Estos días, antes y después de la difusión del affaire de los sobresueldos en el PP, las encuestas se hacían eco del profundo malestar que reina entre los españoles en relación con el ejercicio de la política. En ambos momentos, y según diferentes sondeos, el 95% y el 93% de los consultados eran de la opinión de que en estos tiempos existe mucha corrupción política. En este sentido, las instituciones más desprestigiadas para la ciudadanía son los partidos políticos. La preocupación de los españoles por los políticos es superior mes a mes y el 97% de la población reclama un pacto para regenerar la democracia.
Este es el tema, regenerar la democracia, devolver el poder a la gente, abrir los partidos a la realidad, convertir la política en un servicio a la comunidad. Para ello es menester que los dirigentes de los partidos asuman el compromiso de cambiar las cosas. Cuándo la mayoría piensa que hay muchísima corrupción en la política por algo será. La multitud de escándalos que a diario nos sirve la prensa en nuestro país es buen reflejo de esta percepción general. Percepción que no empaña, de ninguna manera, el convencimiento acerca de las bondades de la democracia, solo faltaría, y de la actividad política, probablemente la ocupación más noble a que puede dedicarse el ser humano.
El problema es que la política se ha profesionalizado y quienes han accedido a ella en los últimos años, sobre todo quienes llevan más de veinte años ocupando cargo tras cargo, es muy difícil, por no decir imposible, que sean capaces de superar una adicción que causa estragos al ser humano. Sólo hay que observar a las personas que abandonan la política contra su voluntad para percatarse de ello. Por eso, me parece muy bien lo que dice Esperanza Aguirre de que para trabajar en política sea necesario acreditar experiencia laboral. Normalmente, experiencia laboral contrastada porque lo que los ciudadanos queremos, me parece, es que las riendas del Estado estén en manos de las personas más preparadas, mejor formadas y con una inquebrantable voluntad de servir a los demás, no a uno mismo.

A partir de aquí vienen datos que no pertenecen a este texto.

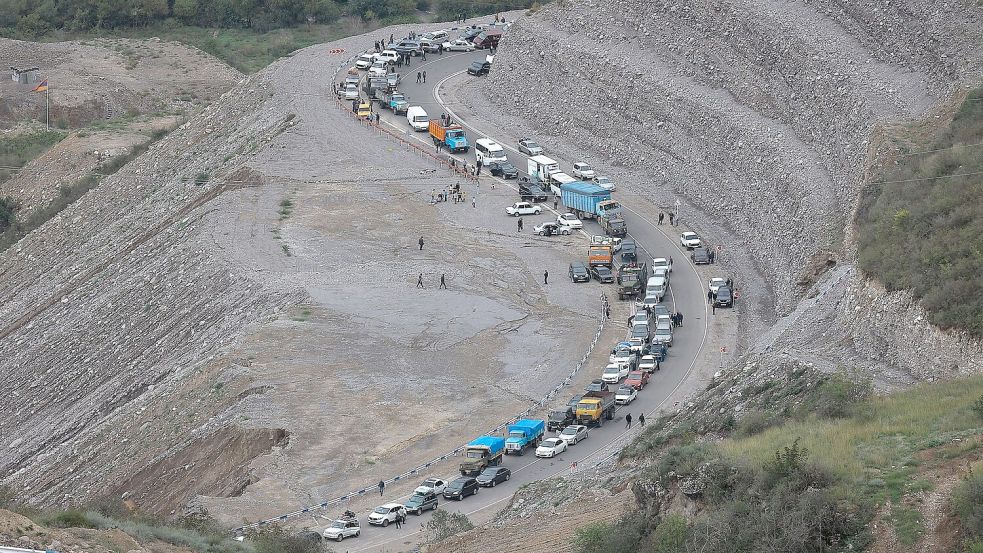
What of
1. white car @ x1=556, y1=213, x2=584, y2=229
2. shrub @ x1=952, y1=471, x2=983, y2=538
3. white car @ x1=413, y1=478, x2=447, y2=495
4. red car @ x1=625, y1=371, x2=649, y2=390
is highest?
shrub @ x1=952, y1=471, x2=983, y2=538

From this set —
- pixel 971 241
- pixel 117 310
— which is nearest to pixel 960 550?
pixel 971 241

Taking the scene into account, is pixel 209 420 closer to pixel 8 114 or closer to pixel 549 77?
pixel 549 77

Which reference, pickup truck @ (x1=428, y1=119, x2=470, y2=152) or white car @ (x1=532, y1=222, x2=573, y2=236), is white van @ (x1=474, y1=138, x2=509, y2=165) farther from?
white car @ (x1=532, y1=222, x2=573, y2=236)

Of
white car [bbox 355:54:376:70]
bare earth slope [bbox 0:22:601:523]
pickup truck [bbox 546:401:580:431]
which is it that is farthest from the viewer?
white car [bbox 355:54:376:70]

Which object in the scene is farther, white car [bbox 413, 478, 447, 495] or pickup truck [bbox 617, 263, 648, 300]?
pickup truck [bbox 617, 263, 648, 300]

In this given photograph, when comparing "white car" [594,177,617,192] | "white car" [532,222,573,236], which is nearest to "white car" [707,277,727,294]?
"white car" [532,222,573,236]

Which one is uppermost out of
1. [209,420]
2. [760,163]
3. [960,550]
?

Los partidos deben empezar, pues, a abrirse más a la militancia y a los simpatizantes. Deberán elegir las direcciones de forma materialmente democrática, habrán de escuchar a los militantes a la hora de proponer candidatos a cargos electos. También deberán consultar a las bases en materias que afectan al acervo ideológico del partido. Los cargos del partido y los institucionales habrían de dar cuentas periódicamente ante la militancia. Y, por supuesto, las cuentas de los partidos deberían estar accesibles para el común de los mortales.
Por ejemplo, en el proyecto de ley de trasparencia, acceso a la información y buen gobierno, se debería permitir que partidos y sindicatos, amén de otras instituciones sociales de interés general, sean sujetos obligados al acceso a la información. La forma de contratar personal, la ejecución del presupuesto, las retribuciones de los dirigentes, los viajes, encargos de estudios y la contratación en general, deberían poder ser consultadas por la ciudadanía sin mayores problemas.
La dedicación a la política es la más noble actividad a la que se puede entregar el ser humano, decían los clásicos. Servir a los conciudadanos, administrar las cosas del común, contribuir al progreso de la sociedad, es ciertamente una tarea honrosa como pocas. A todos nos conviene que las personas que a ello se dediquen puedan aportar experiencia y disponer de independencia económica. De lo contrario, la tentación del aprovechamiento se vuelve, a veces, irresistible. Sobre todo para los que a la salida no tienen a donde ir. ¿O no?.